Job item:
Restate the MML Blend passage between "The Bond Sector generally" and "Baa by Moody's.", inclusive, renaming "Bond Sector" to "Debt Sector" wherever it occurs.

Exercise passage:
--- START ---
MML Blend will attempt to achieve as high a total rate of return on an annual
basis as is considered consistent with the preservation of capital. Within the
Money Market Sector, MML Blend will attempt to achieve high current income, the
preservation of capital, and liquidity. The portfolio of the Fund is managed by
committee.

In seeking a high rate of return from dividends, interest income and capital
appreciation as well as in seeking to preserve capital, Advisers intend to
engage in the active management of MML Blend's portfolio. (See "Portfolio
Management" on page 12).

The portfolio of MML Blend will be invested in the following three market
sectors:

1. EQUITY SECTOR

The Equity Sector generally invests in equity-type securities in a substantially
similar manner as described in the discussion of MML Equity Fund on page 8.

2. BOND SECTOR

The Bond Sector generally invests in the types of bonds and other debt
securities described in the discussion of MML Managed Bond on page 9 with
maturities usually exceeding one year. The Bond Sector may also invest in debt
securities not described above, including lower quality securities and non-rated
securities acquired directly from issuers in direct placement transactions,
provided no such transaction shall cause such debt securities to exceed 10% of
MML Blend's total assets. Lower quality debt instruments generally provide
higher yields but are generally subject to greater market fluctuations and risk
of loss of income and principal than higher quality debt securities. During
1994, no debt securities were acquired by MML Blend which were not rated at
least BBB by S&P or Baa by Moody's.

3. MONEY MARKET SECTOR

The Money Market Sector invests in money market instruments and other debt
securities with maturities generally not exceeding one year, including: 

(a) U.S. Treasury Bills and other U.S. Government securities;

(b) obligations (payable in U.S. dollars) issued or guaranteed as to principal
and interest by the Government of Canada, a Province of Canada, or any
instrumentality or political subdivision thereof, provided such obligations do
not exceed 25% of MML Blend Fund's total assets;

(c) obligations payable in U.S. dollars (including certificates of deposit, time
deposits or bankers' acceptances) of U.S. or Canadian chartered banks having
total deposits in excess of $1,000,000,000, U.S. branches of foreign banks where
said foreign banks have total deposits in excess of $1,000,000,000, U.S. savings
and loan associations having total deposits in excess of $1,000,000,000, and
Eurodollar certificates of deposit issued by foreign branches of U.S. banks
where said U.S. banks have total deposits in excess of $1,000,000,000;

Obligations of foreign banks and of foreign branches of U.S. banks may be
affected by foreign governmental action, including imposition of currency
controls, interest limitations, withholding taxes, seizure of assets or the
declaration of a moratorium or restriction on payments of principal or interest.
Foreign banks and foreign branches of U.S. banks may provide less public
information than, and may not be subject to the same accounting, auditing and
financial record-keeping standards as, domestic banks;

(d) commercial paper, including variable amount master notes, having a rating at
the time of purchase within the two highest grades as determined by Moody's (P-1
or P-2) or S&P (A-1 or A-2), or commercial paper or notes issued by companies
with an unsecured debt issue outstanding having a rating at the time of purchase
within the three highest grades as determined by Moody's (Aaa, Aa or A) or S&P
(AAA, AA or A) and U.S. dollar denominated foreign commercial paper;

(e) publicly-traded bonds, debentures and notes having a rating within the four
highest grades as determined by Moody's (Aaa, Aa, A or Baa) or S&P (AAA, AA, A
or BBB);

(f) repurchase agreements on any of the securities listed in paragraphs (a)
--- END ---
Dataset extract:
--- START ---
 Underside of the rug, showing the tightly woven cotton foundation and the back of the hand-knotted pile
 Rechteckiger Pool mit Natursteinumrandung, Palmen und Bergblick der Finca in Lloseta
--- END ---
Reply to the task:
The Debt Sector generally invests in the types of bonds and other debt
securities described in the discussion of MML Managed Bond on page 9 with
maturities usually exceeding one year. The Debt Sector may also invest in debt
securities not described above, including lower quality securities and non-rated
securities acquired directly from issuers in direct placement transactions,
provided no such transaction shall cause such debt securities to exceed 10% of
MML Blend's total assets. Lower quality debt instruments generally provide
higher yields but are generally subject to greater market fluctuations and risk
of loss of income and principal than higher quality debt securities. During
1994, no debt securities were acquired by MML Blend which were not rated at
least BBB by S&P or Baa by Moody's.